Content starts
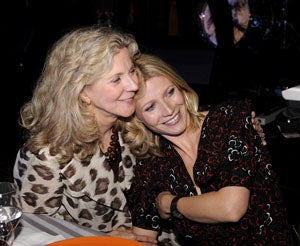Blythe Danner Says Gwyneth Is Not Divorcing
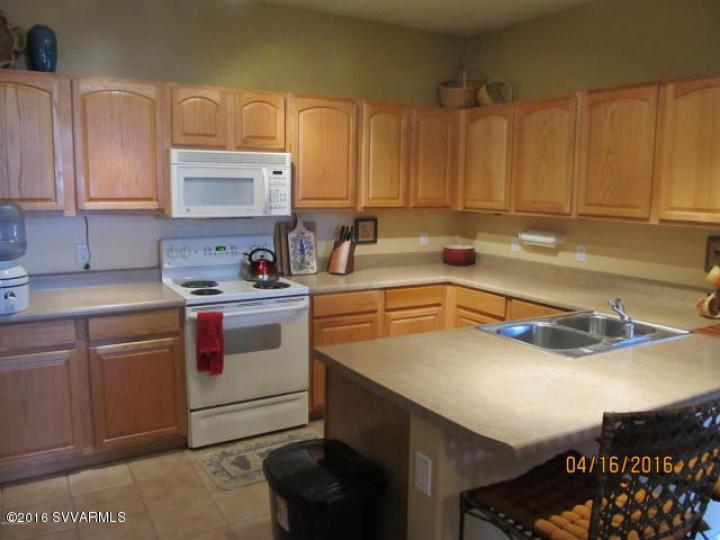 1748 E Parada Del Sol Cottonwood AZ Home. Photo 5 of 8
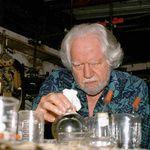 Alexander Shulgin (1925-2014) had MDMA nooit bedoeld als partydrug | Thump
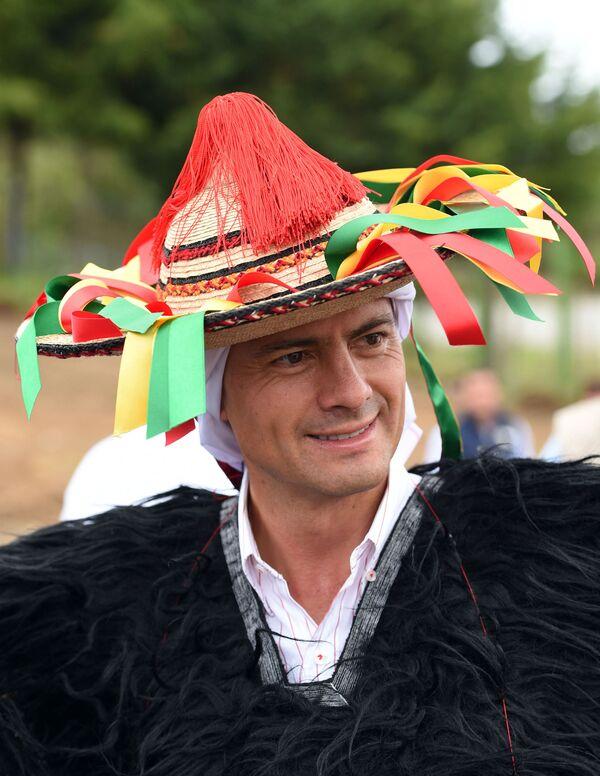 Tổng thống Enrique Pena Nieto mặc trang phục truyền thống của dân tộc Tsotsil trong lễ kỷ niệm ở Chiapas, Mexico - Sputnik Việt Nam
Content ends
Content starts
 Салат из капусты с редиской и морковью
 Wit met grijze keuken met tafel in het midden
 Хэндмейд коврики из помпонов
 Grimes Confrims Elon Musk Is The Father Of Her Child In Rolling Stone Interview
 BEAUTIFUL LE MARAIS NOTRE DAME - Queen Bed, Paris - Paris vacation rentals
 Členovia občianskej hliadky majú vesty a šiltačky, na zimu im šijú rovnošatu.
Content ends
Content starts
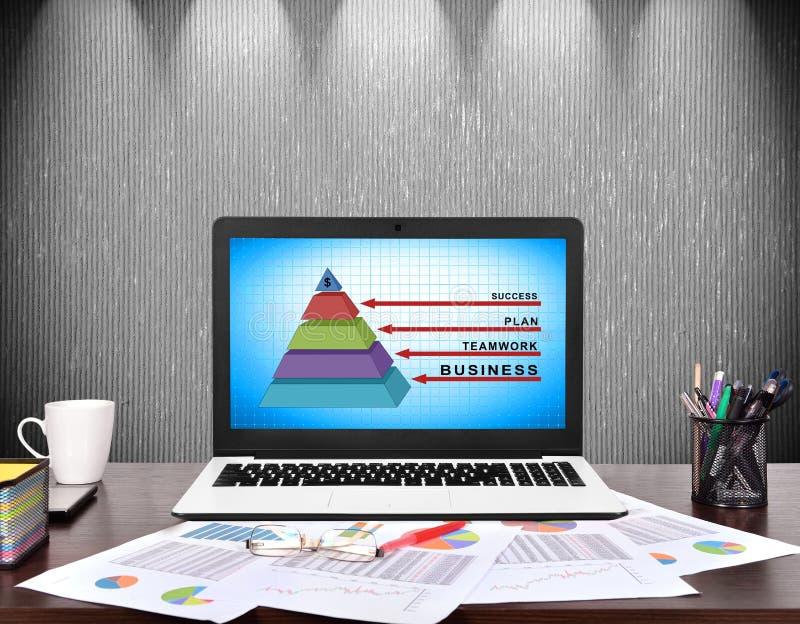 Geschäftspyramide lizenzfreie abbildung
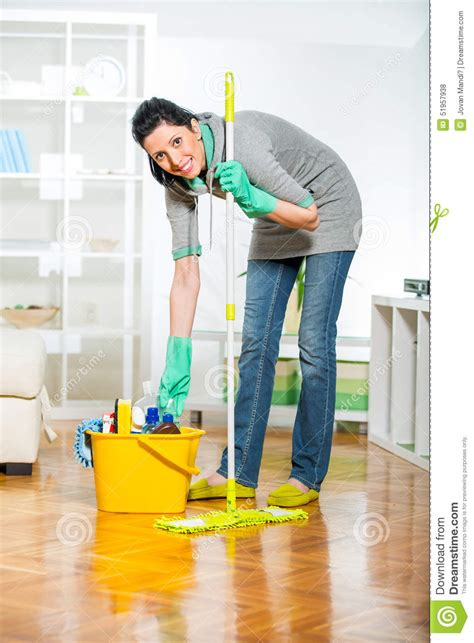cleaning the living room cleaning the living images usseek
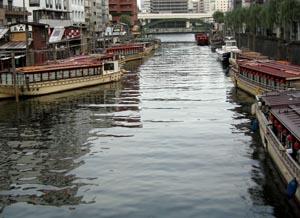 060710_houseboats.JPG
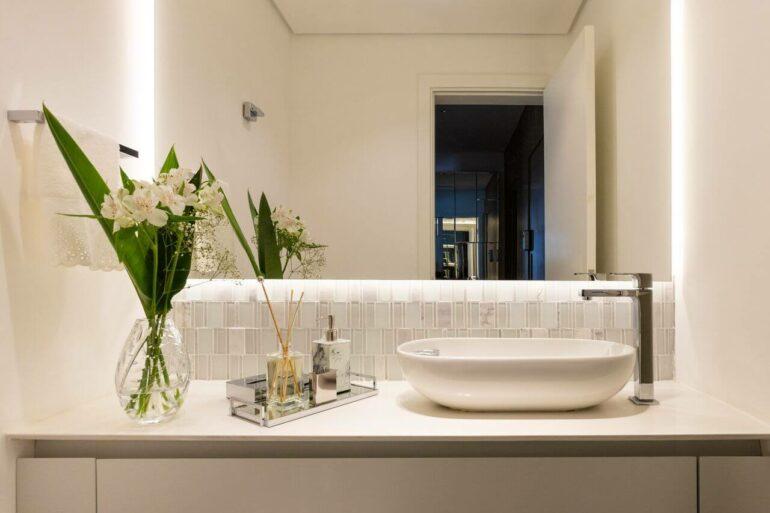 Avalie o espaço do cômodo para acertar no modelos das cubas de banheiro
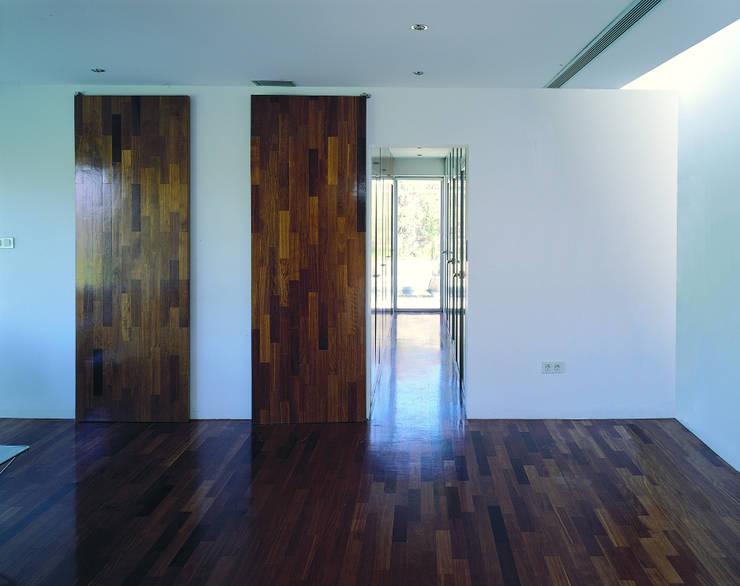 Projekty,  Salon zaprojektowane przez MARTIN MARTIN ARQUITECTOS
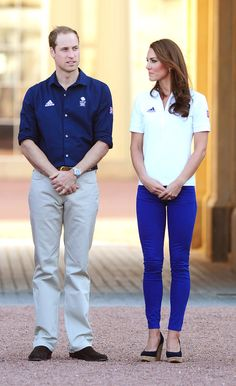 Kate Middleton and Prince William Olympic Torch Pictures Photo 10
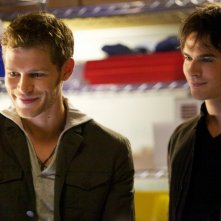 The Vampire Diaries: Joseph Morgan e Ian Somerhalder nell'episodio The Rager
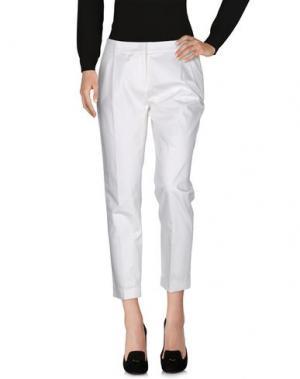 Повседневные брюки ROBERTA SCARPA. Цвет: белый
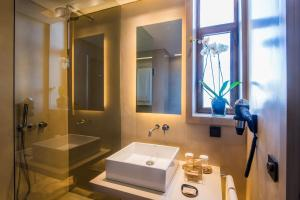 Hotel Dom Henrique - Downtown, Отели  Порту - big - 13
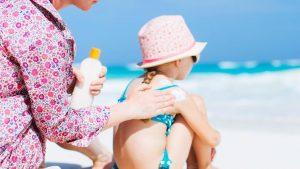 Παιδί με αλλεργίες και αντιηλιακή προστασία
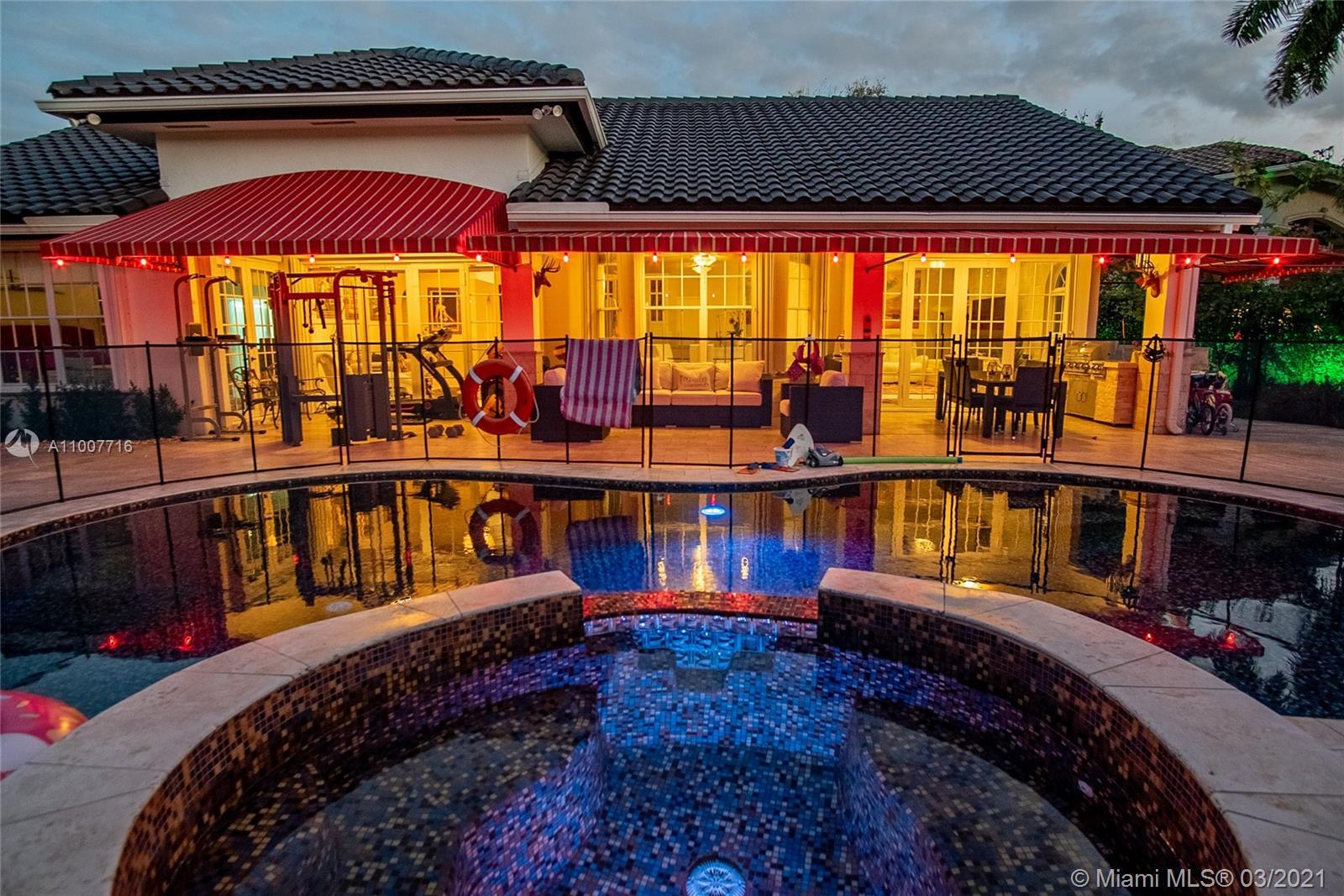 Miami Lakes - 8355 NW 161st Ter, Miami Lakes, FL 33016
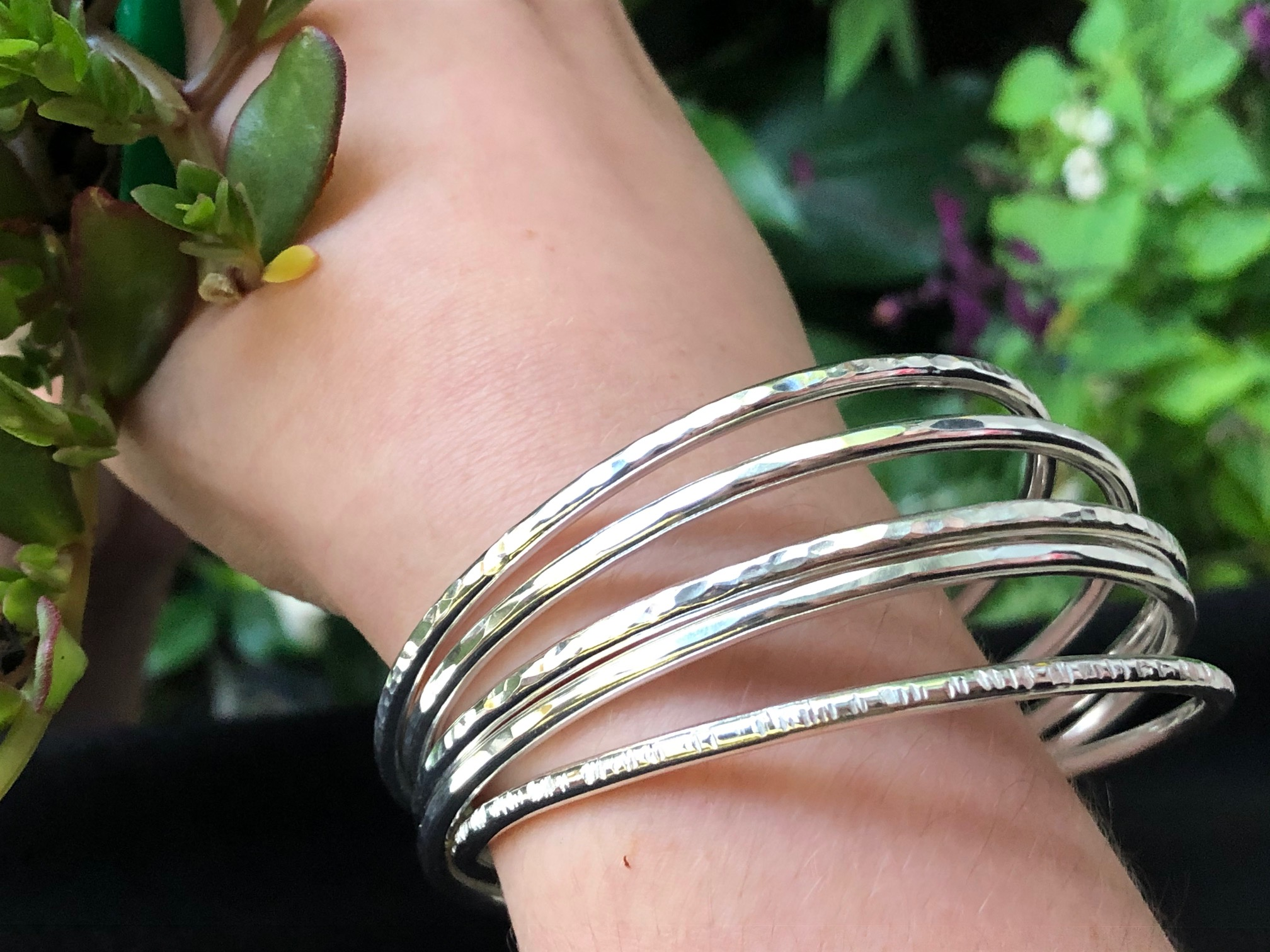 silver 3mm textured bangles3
Content ends
Task instructions
Range to copy from the records above: the line containing "MARTIN MARTIN ARQUITECTOS" to the line containing "silver 3mm textured bangles3", both included. Output those lines exactly and only those, skipping pictures.

Answer space
 Projekty,  Salon zaprojektowane przez MARTIN MARTIN ARQUITECTOS
 Kate Middleton and Prince William Olympic Torch Pictures Photo 10
 The Vampire Diaries: Joseph Morgan e Ian Somerhalder nell'episodio The Rager
 Повседневные брюки ROBERTA SCARPA. Цвет: белый
 Hotel Dom Henrique - Downtown, Отели  Порту - big - 13
 Παιδί με αλλεργίες και αντιηλιακή προστασία
 Miami Lakes - 8355 NW 161st Ter, Miami Lakes, FL 33016
 silver 3mm textured bangles3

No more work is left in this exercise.